EXERCISE DETAILS:
Reproduce the data word for word, starting at the line containing "Which option out of" and continuing through the end of the data, including both the starting line and the last line.

RAW DATA:

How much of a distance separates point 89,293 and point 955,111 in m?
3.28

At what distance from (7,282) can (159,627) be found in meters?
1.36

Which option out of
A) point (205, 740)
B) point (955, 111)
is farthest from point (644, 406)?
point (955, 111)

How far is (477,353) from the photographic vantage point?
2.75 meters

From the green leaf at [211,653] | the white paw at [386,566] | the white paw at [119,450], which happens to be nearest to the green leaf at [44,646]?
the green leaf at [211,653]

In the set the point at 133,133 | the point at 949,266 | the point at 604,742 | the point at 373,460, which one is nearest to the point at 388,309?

TASK ANSWER:
Which option out of
A) point (205, 740)
B) point (955, 111)
is farthest from point (644, 406)?
point (955, 111)

How far is (477,353) from the photographic vantage point?
2.75 meters

From the green leaf at [211,653] | the white paw at [386,566] | the white paw at [119,450], which happens to be nearest to the green leaf at [44,646]?
the green leaf at [211,653]

In the set the point at 133,133 | the point at 949,266 | the point at 604,742 | the point at 373,460, which one is nearest to the point at 388,309?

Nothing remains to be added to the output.